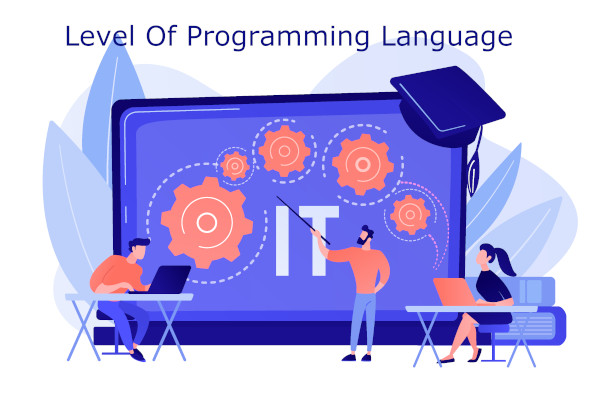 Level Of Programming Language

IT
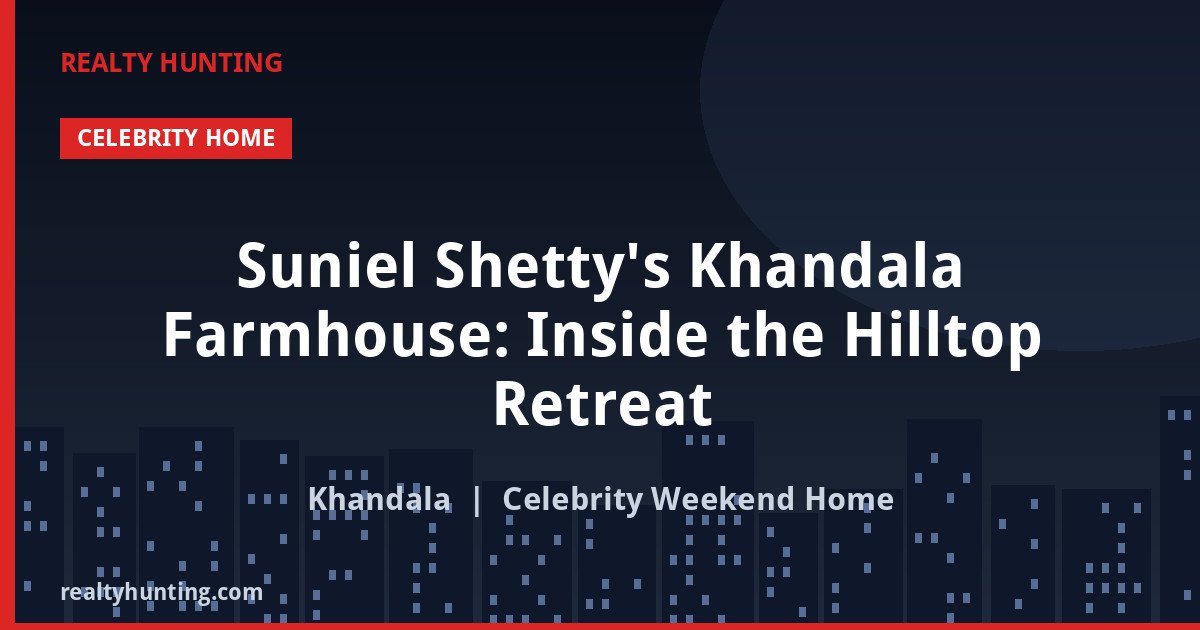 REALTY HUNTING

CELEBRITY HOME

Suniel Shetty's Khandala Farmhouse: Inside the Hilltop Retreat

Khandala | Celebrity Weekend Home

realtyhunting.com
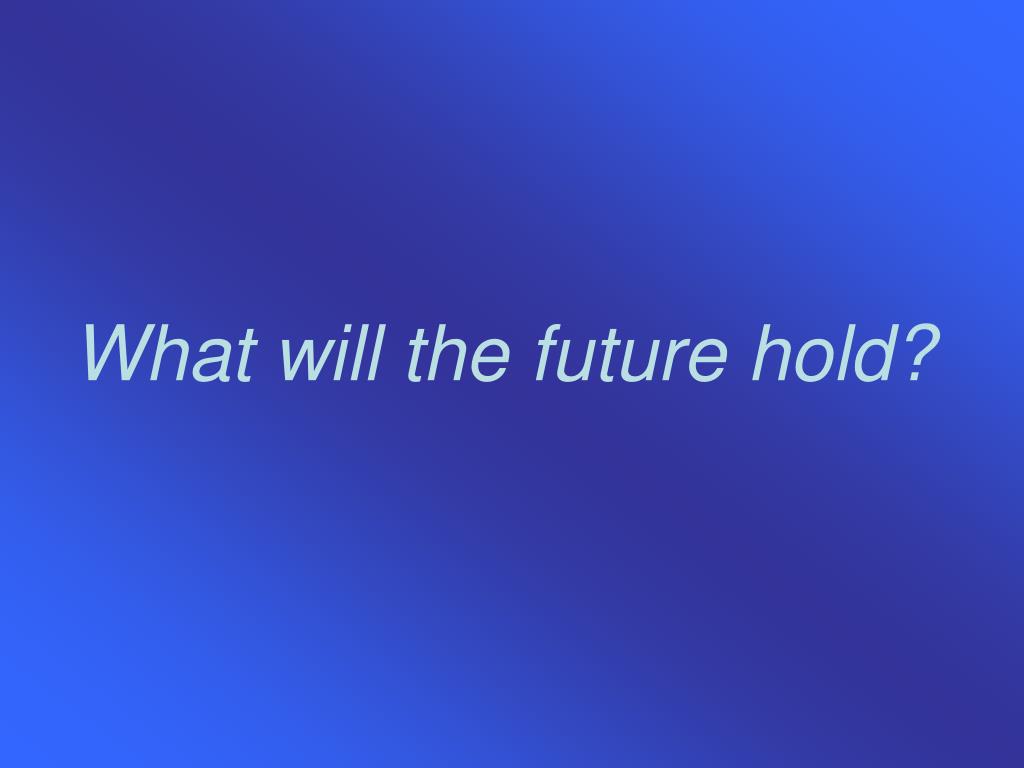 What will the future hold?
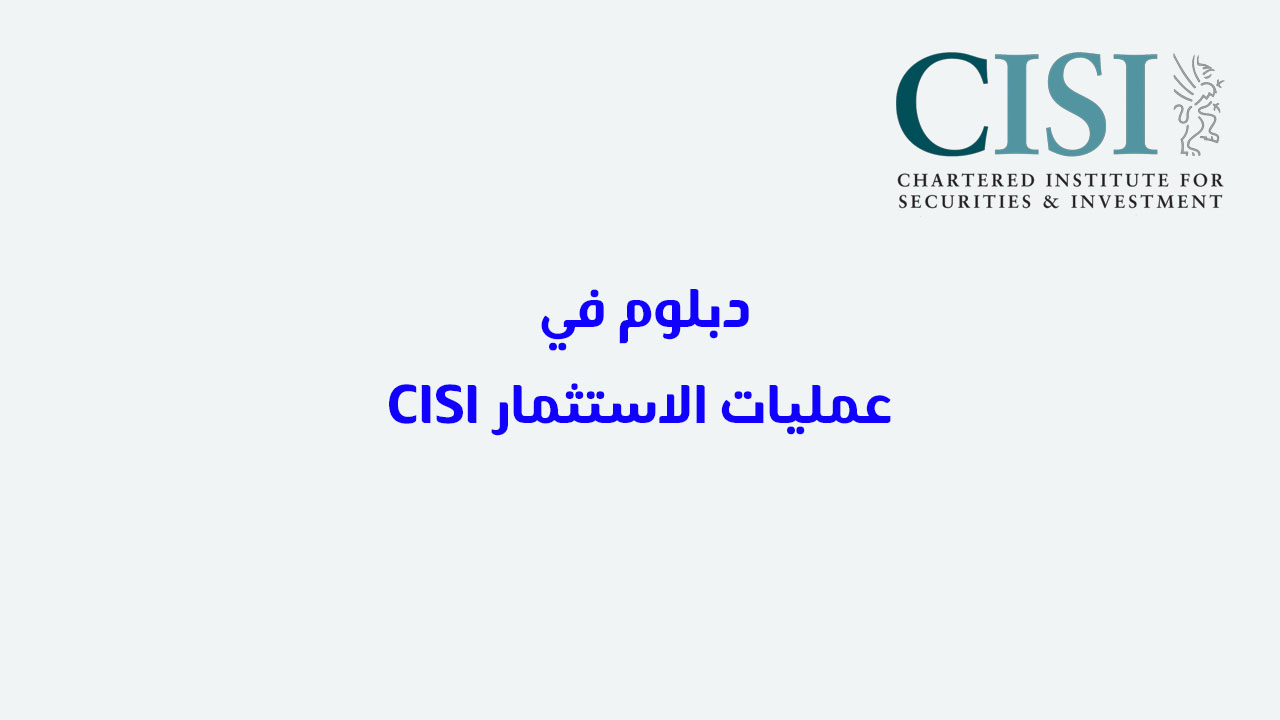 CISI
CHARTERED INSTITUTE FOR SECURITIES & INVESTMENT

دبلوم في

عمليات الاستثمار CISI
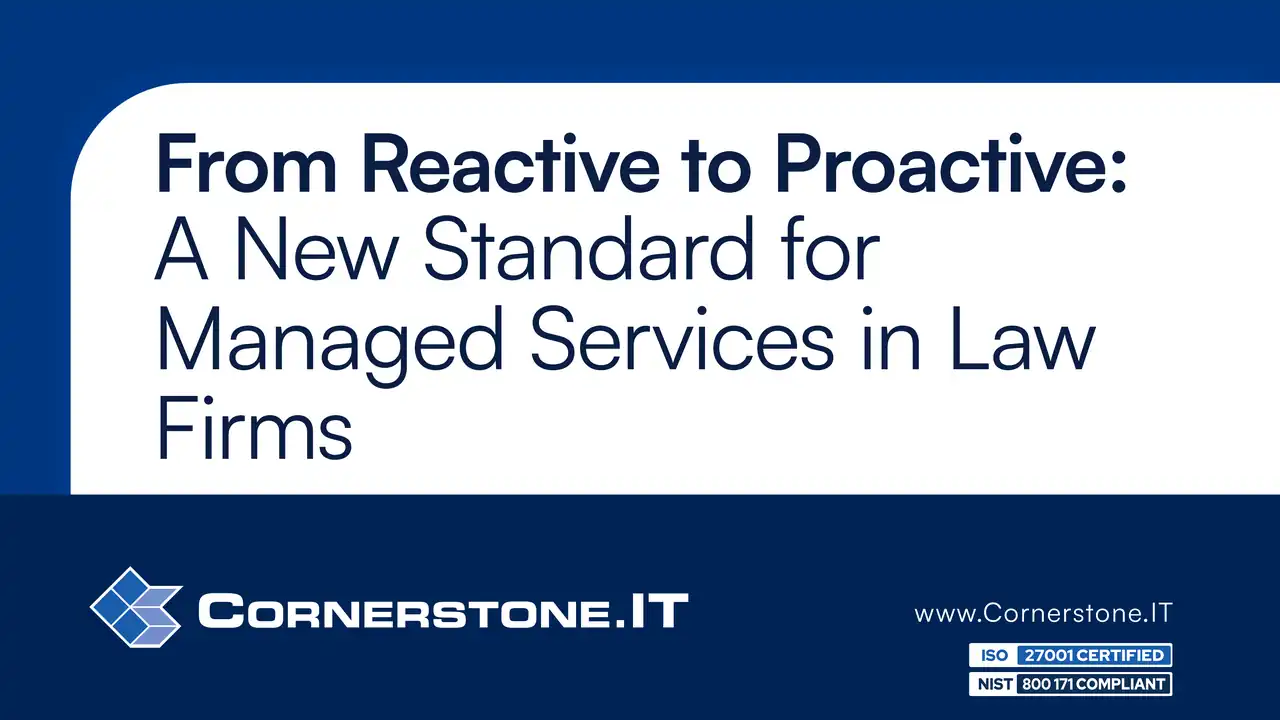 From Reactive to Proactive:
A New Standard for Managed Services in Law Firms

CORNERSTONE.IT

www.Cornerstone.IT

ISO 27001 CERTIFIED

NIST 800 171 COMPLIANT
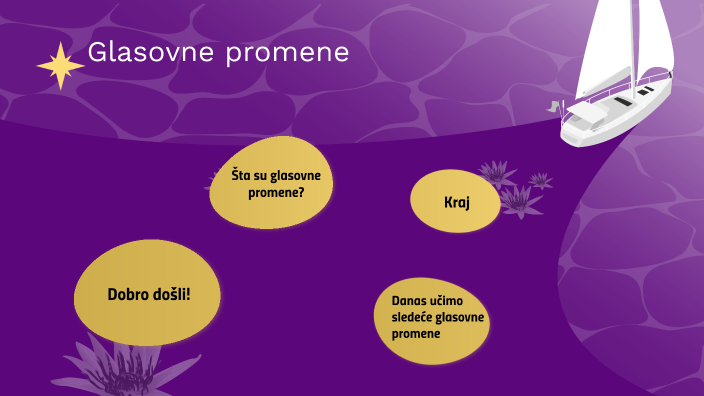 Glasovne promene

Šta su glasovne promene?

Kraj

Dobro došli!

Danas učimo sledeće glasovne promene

_ _ _ _ _ _ _

What is expected: "REALTY HUNTING" marks the first line to copy, and "عمليات الاستثمار CISI" marks the last. Repeat that stretch above exactly, with no pictures.

Answer space:
 REALTY HUNTING

CELEBRITY HOME

Suniel Shetty's Khandala Farmhouse: Inside the Hilltop Retreat

Khandala | Celebrity Weekend Home

realtyhunting.com
 What will the future hold?
 CISI
CHARTERED INSTITUTE FOR SECURITIES & INVESTMENT

دبلوم في

عمليات الاستثمار CISI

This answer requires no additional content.